_Problem_: Data follows below. Repeat exactly the lines between the line holding "Viêm mũi họng" and the line holding "Star of David", inclusive, and nothing more; drop pictures.

_Data for this exercise_:

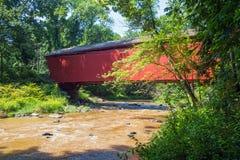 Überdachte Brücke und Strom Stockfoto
==
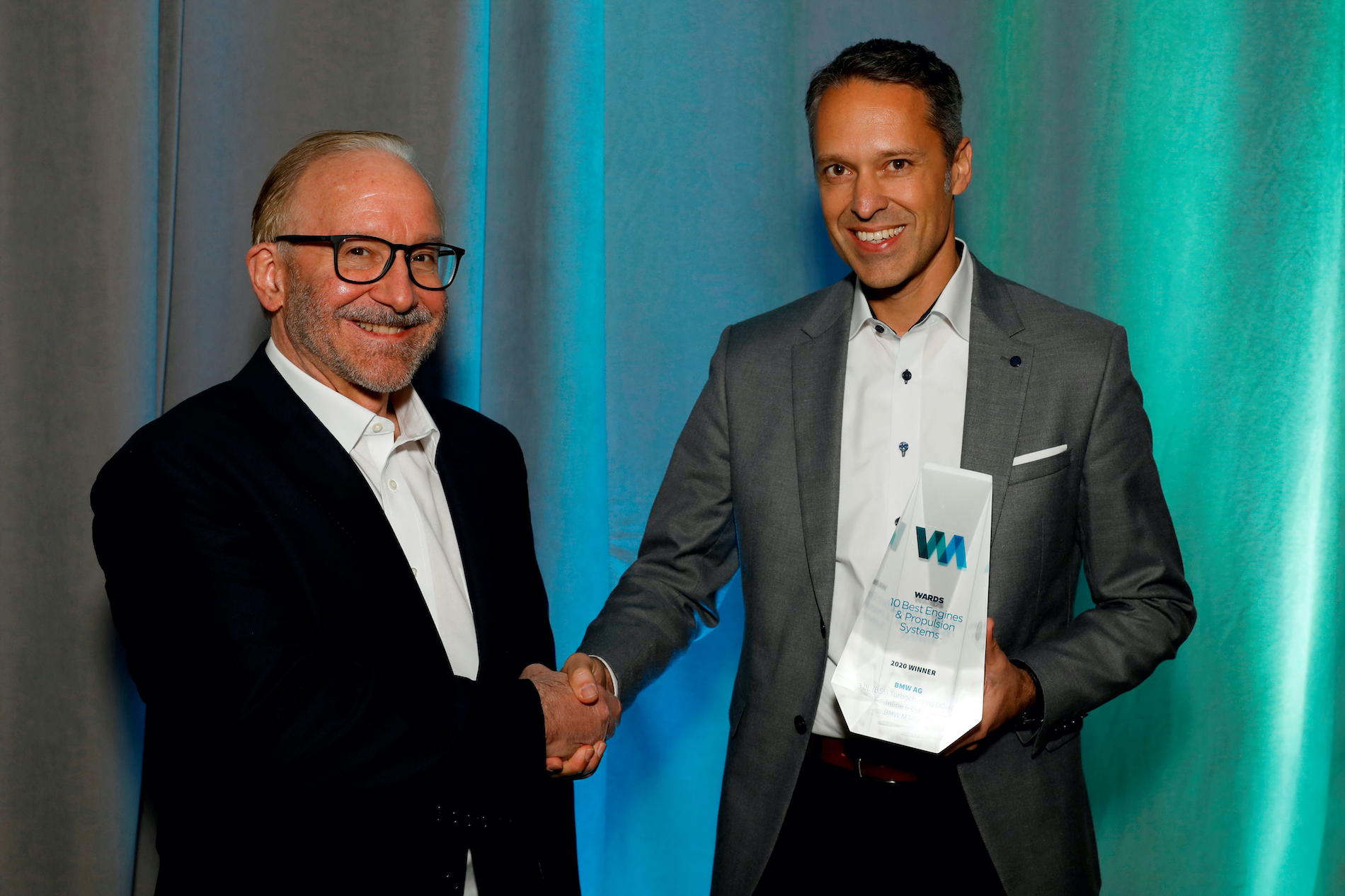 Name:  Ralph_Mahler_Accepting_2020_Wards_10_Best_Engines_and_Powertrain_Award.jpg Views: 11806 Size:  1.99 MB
---
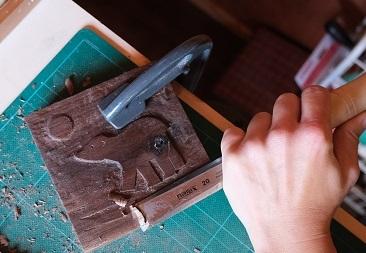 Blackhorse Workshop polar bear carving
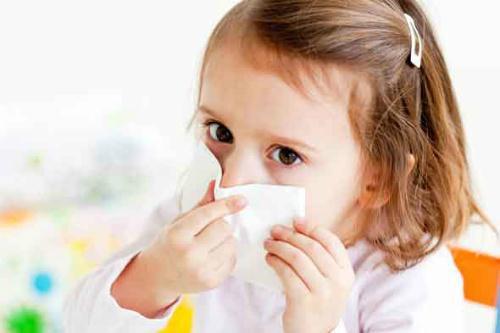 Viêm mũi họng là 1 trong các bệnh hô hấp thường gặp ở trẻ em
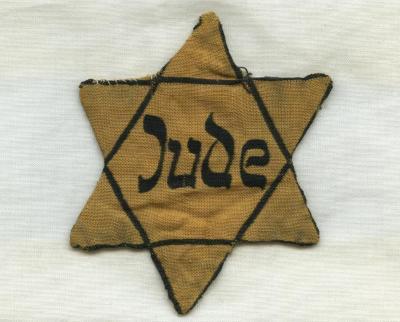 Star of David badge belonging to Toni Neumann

_Result for this exercise_:
 Viêm mũi họng là 1 trong các bệnh hô hấp thường gặp ở trẻ em
 Star of David badge belonging to Toni Neumann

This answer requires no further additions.